_Task prompt:_
In the rows below, start at the line containing "In this photo, which" and continue through the last row. Rewrite those lines with every "white cabinet" swapped for "cream cabinet", leaving everything else as it is.

_Dataset entries:_

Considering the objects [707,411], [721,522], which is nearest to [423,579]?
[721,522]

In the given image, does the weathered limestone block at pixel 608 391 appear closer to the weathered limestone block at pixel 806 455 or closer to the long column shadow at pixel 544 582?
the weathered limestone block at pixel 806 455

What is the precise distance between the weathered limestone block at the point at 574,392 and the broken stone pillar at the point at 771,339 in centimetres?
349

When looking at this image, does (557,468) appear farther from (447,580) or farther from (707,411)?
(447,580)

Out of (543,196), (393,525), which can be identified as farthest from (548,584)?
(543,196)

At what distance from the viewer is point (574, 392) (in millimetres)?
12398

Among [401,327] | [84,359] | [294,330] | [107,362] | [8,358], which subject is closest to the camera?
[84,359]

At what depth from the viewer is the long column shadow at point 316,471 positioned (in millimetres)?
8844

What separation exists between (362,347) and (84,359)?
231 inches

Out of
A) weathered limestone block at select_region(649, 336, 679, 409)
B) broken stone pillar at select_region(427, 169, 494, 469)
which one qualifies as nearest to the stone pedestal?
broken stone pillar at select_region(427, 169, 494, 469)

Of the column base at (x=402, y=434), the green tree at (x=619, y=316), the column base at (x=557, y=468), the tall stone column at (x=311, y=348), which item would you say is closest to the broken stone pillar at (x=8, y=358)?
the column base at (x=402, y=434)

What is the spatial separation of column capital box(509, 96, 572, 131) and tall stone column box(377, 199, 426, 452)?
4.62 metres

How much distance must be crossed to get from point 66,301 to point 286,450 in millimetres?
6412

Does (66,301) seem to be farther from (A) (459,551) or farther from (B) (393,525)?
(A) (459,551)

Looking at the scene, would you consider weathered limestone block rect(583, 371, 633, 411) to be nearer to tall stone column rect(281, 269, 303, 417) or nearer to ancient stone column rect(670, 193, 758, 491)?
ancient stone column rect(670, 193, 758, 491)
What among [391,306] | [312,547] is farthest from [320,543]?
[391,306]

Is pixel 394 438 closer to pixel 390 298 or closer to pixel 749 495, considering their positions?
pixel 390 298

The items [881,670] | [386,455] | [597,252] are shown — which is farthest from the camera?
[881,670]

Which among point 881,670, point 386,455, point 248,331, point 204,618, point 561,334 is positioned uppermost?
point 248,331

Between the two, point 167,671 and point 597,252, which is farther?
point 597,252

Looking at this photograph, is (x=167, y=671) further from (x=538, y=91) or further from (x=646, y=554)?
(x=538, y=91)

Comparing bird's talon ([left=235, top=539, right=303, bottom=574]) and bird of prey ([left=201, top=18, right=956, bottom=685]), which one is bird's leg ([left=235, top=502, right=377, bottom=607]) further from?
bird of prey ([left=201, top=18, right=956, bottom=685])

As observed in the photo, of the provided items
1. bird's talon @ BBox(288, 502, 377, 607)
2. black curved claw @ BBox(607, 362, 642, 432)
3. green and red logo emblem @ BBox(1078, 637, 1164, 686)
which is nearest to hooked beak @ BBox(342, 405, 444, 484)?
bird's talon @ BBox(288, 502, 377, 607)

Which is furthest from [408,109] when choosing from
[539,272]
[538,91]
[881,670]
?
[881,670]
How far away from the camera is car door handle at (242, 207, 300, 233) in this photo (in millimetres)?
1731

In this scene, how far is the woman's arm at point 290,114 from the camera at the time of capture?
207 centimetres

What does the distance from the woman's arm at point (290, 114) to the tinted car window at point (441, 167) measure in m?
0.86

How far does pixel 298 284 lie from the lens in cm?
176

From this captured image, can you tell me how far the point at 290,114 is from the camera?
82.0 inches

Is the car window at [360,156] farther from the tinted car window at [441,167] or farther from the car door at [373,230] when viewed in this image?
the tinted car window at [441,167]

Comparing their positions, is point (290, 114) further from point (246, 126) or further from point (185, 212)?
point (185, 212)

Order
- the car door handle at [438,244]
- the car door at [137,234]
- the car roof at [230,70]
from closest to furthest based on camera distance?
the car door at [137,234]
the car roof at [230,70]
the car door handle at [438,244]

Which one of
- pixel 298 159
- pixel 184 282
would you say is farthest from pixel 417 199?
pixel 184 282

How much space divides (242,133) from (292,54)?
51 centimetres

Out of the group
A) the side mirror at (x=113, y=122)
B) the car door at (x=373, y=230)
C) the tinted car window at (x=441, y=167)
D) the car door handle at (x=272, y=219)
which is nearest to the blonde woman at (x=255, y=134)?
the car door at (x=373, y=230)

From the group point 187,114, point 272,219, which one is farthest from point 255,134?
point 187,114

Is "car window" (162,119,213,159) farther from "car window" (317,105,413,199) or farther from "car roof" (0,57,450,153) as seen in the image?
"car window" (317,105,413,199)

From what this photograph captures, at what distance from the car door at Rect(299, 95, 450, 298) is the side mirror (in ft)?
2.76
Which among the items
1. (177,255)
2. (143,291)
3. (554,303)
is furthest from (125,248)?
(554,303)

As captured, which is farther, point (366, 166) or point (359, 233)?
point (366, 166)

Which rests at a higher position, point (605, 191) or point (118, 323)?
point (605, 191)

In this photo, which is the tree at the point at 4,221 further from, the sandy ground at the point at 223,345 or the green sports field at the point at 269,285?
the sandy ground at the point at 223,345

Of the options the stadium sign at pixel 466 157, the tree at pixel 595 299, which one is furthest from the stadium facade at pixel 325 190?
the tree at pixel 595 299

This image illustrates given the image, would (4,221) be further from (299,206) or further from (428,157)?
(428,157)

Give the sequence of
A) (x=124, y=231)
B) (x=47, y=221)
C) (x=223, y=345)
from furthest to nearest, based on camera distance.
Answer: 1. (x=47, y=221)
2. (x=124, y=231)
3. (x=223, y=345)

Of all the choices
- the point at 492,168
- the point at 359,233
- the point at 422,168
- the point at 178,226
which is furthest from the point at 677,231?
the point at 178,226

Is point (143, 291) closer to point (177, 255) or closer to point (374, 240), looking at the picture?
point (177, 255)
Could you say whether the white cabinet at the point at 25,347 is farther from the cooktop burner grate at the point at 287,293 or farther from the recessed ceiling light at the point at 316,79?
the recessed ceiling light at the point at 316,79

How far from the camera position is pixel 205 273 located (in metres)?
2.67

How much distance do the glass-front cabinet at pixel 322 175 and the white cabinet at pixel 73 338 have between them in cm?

_Answer for this exercise:_
In this photo, which is the tree at the point at 4,221 further from, the sandy ground at the point at 223,345 or the green sports field at the point at 269,285?
the sandy ground at the point at 223,345

Of the options the stadium sign at pixel 466 157, the tree at pixel 595 299, which one is furthest from the stadium facade at pixel 325 190?
the tree at pixel 595 299

This image illustrates given the image, would (4,221) be further from (299,206) or further from (428,157)?
(428,157)

Give the sequence of
A) (x=124, y=231)
B) (x=47, y=221)
C) (x=223, y=345)
from furthest to nearest, based on camera distance.
Answer: 1. (x=47, y=221)
2. (x=124, y=231)
3. (x=223, y=345)

Of all the choices
- the point at 492,168
- the point at 359,233
- the point at 422,168
- the point at 178,226
which is furthest from the point at 677,231?
the point at 178,226

Is point (143, 291) closer to point (177, 255) or closer to point (374, 240), looking at the picture?
point (177, 255)
Could you say whether the cream cabinet at the point at 25,347 is farther from the cooktop burner grate at the point at 287,293 or farther from the recessed ceiling light at the point at 316,79?
the recessed ceiling light at the point at 316,79

How far from the camera position is pixel 205 273 located (in metres)?
2.67

How much distance do the glass-front cabinet at pixel 322 175 and the cream cabinet at pixel 73 338 have between them in cm?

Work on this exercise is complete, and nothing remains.